▶ Testo fornito
__________________________________________________

8 Febbraio 2023 - 9.39

PILLOLA DI ECONOMIA – Unione Europea: l’Italia prima dava, ora riceve e passa da contributore e percettore netto

Umberto Baldo

In fondo prima o poi doveva succedere, e con l’attribuzione al nostro Paese degli oltre 200 miliardi del Pnrr era quasi scontato; vale a dire che l’Italia non è più un contributore netto dell’Unione Europea, bensì un percettore netto.

Cosa vuol dire?

Per capirlo bisogna partire da un’altra domanda: dove prende i soldi l’Europa per il proprio bilancio?

Semplicissimo, dagli Stati membri: più precisamente il bilancio dell’UE è finanziato da una percentuale del reddito nazionale lordo (RNL) di ciascun Paese in funzione della propria ricchezza, dai dazi doganali comuni sulle importazioni dall’esterno dell’Unione, e da una piccola parte dell’Imposta sul Valore Aggiunto riscossa da ciascun paese dell’UE.

Quei soldi fanno poi una specie di percorso di “andata e ritorno”: nel senso che come abbiamo visto gli Stati finanziano l’UE in base a una programmazione stabilita ogni sette anni, e a sua volta l’Unione devolve agli Stati e direttamente a cittadini, enti e imprese una parte di quelle risorse. 

Ne deriva che,  sulla base di quanto ricevono dall’Unione, i singoli Stati si dividono in “percettori netti”, quelli che ricevono più di quanto danno, e “contributori netti”, che invece versano all’Unione più di quanto ricevono.

Il cambio di “status”, per chiamarlo così, da contributore a percettore netto, lo ha certificato in questi giorni la Corte dei Conti, che nella sua relazione annuale sui rapporti finanziari Italia/Ue spiega che nel 2021 l’Italia ha versato alla Ue un importo pari a 18,1 miliardi, mentre la Ue ha destinato al nostro Paese risorse per 26,8 miliardi, di cui 10,2 legati al Pnrr.

Di per sé si tratta di un mero dato contabile, che però, inutile nasconderlo, ha un certo rilievo politico.

Infatti sono certo che molti di voi ricorderanno che una delle polemiche più accese tipiche dei  “sovranisti de noaltri” era proprio relativa al fatto che  si lamentavano di un’Europa che “prende senza dare”, privando il nostro Paese (pardon la Nazione) di risorse, mentre le “burocrazie di Bruxelles” legiferavano sulle dimensioni delle vongole, sulla concorrenza nelle concessioni balneari, e simili quisquiglie (a loro giudizio ovviamente).

Saranno quindi felici adesso alcuni di questi nostri Demostene, che guarda caso in questo momento governano il Paese, che l’Italia sia entrata a far parte di quel Gruppo di Paesi che “finalmente” prendono dalla Ue più soldi di quelli che versano.

__________________________________________________

▶ Estratti di dati
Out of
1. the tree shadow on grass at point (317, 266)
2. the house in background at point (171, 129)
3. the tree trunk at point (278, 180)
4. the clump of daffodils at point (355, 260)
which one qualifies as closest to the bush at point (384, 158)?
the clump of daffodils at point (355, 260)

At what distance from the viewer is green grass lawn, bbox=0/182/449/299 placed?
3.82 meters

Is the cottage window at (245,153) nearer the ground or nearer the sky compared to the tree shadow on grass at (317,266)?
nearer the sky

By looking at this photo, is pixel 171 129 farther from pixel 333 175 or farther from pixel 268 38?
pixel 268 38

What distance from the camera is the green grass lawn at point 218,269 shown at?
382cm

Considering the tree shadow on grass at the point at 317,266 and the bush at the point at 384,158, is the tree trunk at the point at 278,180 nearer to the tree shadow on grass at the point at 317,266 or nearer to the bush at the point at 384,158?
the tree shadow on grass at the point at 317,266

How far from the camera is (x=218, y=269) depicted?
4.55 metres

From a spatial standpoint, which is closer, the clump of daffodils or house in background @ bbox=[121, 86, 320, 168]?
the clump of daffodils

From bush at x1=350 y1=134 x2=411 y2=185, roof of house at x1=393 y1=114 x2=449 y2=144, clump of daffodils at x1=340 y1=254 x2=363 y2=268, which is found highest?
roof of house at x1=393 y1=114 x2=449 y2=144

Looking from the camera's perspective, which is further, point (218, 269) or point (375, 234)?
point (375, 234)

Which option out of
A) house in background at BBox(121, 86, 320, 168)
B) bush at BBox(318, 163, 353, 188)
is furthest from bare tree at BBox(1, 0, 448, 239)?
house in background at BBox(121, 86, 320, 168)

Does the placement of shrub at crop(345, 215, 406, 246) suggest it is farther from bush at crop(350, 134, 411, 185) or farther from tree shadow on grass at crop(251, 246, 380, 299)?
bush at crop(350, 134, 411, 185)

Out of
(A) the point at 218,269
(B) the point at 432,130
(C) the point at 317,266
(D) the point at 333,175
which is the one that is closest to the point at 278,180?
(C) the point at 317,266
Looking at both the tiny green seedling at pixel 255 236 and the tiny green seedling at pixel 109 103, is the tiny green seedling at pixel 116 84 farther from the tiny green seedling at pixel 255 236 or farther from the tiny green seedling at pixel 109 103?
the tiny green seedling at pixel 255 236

__________________________________________________

▶ Esercizi da svolgere
a) Riproduci fedelmente il passo del testo fornito che comincia con le parole "PILLOLA DI ECONOMIA" e finisce con "Cosa vuol dire?".
b) Trascrivi senza alcuna modifica la parte delle righe che va dalla riga contenente "Which option out of" fino alla fine delle righe, estremi inclusi.
Il testo fornito e le righe non hanno alcun legame tra loro.

▶ Esercizi risolti
a)
PILLOLA DI ECONOMIA – Unione Europea: l’Italia prima dava, ora riceve e passa da contributore e percettore netto

Umberto Baldo

In fondo prima o poi doveva succedere, e con l’attribuzione al nostro Paese degli oltre 200 miliardi del Pnrr era quasi scontato; vale a dire che l’Italia non è più un contributore netto dell’Unione Europea, bensì un percettore netto.

Cosa vuol dire?

b)
Which option out of
A) house in background at BBox(121, 86, 320, 168)
B) bush at BBox(318, 163, 353, 188)
is furthest from bare tree at BBox(1, 0, 448, 239)?
house in background at BBox(121, 86, 320, 168)

Does the placement of shrub at crop(345, 215, 406, 246) suggest it is farther from bush at crop(350, 134, 411, 185) or farther from tree shadow on grass at crop(251, 246, 380, 299)?
bush at crop(350, 134, 411, 185)

Out of
(A) the point at 218,269
(B) the point at 432,130
(C) the point at 317,266
(D) the point at 333,175
which is the one that is closest to the point at 278,180?
(C) the point at 317,266
Looking at both the tiny green seedling at pixel 255 236 and the tiny green seedling at pixel 109 103, is the tiny green seedling at pixel 116 84 farther from the tiny green seedling at pixel 255 236 or farther from the tiny green seedling at pixel 109 103?
the tiny green seedling at pixel 255 236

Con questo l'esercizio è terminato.